Just thought I’d share that I have started writing a blog about my MS and thought I’d share it here with you all I am going to try to keep posting things that may help people who have recently been diagnosed and useful tips and tricks I’ve been taught (though obviously I’m still learning about MS myself!).
Let me know your thoughts or suggestions of things you’d like me to write about. Any feedback will be greatly appreciated!
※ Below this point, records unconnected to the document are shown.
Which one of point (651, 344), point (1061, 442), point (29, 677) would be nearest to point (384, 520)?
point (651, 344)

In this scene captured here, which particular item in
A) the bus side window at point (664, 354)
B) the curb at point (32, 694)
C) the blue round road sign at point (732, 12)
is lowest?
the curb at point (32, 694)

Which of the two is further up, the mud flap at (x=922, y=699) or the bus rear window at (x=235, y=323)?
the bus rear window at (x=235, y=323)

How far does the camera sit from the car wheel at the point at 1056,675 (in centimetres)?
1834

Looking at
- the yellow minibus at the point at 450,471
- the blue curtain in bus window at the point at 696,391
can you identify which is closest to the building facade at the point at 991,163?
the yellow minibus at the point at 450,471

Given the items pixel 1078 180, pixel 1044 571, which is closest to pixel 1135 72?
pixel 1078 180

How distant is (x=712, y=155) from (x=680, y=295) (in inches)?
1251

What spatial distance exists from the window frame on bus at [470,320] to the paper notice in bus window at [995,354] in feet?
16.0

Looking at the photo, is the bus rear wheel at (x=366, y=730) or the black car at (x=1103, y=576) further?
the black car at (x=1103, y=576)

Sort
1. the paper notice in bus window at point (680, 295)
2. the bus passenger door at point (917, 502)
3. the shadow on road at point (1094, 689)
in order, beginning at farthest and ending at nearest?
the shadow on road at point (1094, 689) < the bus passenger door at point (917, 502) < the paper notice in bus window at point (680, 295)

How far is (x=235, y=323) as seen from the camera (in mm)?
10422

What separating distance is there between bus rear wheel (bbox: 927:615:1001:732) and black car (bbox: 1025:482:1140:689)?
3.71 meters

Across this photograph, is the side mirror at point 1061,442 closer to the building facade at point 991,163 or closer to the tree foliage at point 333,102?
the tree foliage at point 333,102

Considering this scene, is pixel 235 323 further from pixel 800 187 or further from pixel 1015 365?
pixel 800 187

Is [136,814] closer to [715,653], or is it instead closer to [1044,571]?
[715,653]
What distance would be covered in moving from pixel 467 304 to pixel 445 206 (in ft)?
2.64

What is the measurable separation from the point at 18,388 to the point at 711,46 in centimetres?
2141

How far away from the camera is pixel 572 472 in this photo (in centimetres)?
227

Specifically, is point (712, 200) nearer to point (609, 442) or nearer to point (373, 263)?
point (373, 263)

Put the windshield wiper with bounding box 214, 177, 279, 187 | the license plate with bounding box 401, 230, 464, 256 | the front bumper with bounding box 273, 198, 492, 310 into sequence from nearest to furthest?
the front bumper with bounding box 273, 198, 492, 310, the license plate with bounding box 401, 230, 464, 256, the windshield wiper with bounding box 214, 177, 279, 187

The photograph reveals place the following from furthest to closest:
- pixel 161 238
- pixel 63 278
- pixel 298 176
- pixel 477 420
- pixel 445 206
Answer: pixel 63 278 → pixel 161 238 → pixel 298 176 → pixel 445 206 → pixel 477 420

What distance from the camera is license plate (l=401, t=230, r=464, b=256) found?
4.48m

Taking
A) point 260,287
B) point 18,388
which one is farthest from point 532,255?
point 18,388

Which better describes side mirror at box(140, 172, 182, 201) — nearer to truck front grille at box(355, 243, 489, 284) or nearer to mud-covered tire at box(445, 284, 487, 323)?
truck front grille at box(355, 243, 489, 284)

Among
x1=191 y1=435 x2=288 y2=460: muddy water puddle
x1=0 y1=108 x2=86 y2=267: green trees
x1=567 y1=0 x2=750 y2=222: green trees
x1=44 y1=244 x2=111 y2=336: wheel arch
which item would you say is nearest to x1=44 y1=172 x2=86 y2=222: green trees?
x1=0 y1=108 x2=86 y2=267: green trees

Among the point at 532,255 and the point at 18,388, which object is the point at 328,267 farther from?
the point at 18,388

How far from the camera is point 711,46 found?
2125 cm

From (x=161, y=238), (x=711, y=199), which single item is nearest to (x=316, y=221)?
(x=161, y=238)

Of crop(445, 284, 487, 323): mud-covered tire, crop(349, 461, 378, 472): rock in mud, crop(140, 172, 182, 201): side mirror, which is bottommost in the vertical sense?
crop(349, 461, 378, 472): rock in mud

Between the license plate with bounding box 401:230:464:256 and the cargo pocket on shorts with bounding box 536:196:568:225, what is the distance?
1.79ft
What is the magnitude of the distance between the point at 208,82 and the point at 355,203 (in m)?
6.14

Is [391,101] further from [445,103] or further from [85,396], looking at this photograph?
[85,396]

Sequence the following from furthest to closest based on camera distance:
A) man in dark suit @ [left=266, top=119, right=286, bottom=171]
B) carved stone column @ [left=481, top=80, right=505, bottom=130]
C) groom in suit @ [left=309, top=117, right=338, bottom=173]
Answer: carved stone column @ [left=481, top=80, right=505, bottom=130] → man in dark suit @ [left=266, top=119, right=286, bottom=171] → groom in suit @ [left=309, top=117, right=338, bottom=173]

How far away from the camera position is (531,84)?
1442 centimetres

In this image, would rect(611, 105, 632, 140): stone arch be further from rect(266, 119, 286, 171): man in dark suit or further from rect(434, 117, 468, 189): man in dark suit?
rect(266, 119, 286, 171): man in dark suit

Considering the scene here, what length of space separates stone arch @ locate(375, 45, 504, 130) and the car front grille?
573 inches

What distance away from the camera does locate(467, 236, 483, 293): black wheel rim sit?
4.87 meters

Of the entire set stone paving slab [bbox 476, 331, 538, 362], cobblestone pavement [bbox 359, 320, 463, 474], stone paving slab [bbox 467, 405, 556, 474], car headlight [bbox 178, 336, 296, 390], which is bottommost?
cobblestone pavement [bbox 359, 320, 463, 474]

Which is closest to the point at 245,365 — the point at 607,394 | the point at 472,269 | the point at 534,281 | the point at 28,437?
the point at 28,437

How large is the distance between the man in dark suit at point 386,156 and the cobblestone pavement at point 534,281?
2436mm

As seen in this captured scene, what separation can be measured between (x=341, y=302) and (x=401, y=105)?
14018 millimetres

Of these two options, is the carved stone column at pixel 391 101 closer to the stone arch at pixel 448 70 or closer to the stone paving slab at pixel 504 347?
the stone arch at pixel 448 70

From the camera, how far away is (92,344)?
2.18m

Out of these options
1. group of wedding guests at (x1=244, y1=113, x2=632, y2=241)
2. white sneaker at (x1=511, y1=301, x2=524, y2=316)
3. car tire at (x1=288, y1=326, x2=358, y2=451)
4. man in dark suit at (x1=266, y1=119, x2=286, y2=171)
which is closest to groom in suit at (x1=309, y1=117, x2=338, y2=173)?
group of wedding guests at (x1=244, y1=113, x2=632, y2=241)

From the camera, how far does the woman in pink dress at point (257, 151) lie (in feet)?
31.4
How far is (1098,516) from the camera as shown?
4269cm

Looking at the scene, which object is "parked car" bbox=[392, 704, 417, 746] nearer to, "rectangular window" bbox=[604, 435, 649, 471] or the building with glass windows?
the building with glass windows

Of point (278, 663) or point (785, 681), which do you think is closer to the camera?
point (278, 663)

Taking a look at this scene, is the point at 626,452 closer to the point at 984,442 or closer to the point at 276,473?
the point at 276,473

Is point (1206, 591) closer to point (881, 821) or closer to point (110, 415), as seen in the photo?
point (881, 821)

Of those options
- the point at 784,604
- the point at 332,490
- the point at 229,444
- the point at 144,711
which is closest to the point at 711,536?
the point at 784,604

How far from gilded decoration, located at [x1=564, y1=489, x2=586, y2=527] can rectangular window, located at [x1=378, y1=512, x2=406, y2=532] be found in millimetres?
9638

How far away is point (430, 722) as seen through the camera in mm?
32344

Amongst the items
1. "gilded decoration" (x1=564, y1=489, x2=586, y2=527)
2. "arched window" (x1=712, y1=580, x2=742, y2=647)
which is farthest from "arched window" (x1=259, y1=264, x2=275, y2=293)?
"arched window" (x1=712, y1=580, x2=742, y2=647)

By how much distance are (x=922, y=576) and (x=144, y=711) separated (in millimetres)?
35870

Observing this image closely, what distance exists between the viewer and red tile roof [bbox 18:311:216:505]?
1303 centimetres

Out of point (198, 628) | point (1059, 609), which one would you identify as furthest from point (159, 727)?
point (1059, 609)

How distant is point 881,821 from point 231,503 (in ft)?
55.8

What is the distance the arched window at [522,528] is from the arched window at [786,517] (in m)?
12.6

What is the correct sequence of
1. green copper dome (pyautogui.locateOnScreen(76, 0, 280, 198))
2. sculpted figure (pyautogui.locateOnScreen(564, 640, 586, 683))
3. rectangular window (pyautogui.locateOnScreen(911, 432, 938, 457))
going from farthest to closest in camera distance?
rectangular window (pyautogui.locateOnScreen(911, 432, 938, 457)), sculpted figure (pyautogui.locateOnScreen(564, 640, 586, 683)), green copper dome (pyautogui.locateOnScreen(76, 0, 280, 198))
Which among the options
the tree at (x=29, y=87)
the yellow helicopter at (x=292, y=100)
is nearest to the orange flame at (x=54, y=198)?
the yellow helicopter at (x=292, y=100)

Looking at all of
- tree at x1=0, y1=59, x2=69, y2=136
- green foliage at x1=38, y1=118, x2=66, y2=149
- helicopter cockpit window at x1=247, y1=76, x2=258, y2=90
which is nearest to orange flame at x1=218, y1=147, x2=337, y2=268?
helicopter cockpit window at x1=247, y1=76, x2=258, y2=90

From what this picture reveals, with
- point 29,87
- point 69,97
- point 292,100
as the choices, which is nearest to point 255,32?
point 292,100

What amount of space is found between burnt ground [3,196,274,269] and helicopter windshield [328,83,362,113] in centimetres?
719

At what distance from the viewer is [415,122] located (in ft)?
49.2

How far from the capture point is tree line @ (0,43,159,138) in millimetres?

Brilliant blog. If I didn’t have so much brain fog at the moment I possibly could come up with something, if it clears and I remember! will let you know. Well done
I’d love to hear about your journey to diagnosis as that’s where I am now (selfish, or what lol). I saw the neuro on Tuesday last week and had to basically demand an MRI as he was so dismissive of my symptoms…
Hi Rachel, I enjoyed reading your blog too! I’ve still got one foot in limboland with an initial diagnosis of FND but going for a VEP test soon. MS is still a possibility, though my last neuro didn’t want to give me any labels. I’d also be interested to hear about your route to diagnosis.
Thankyou, that was well written and engaging! How interesting that you were sent off to do CBT. My neuro suggested that but as the wait was over a year (!) I ended up at a CFS/ME group therapy course (only 11 months later :/). I know that everyone’s experience is different and so comparing stories isn’t all that helpful sometimes. I’m one of those people who has a gut feeling that it’s MS but a clear MRI and other tests (so far…one more to go: VEP) say otherwise. But my intuition is sure that I’m right…Maybe I’ll follow the example of bloggers like yourself, one day, when I get a bit more clarity.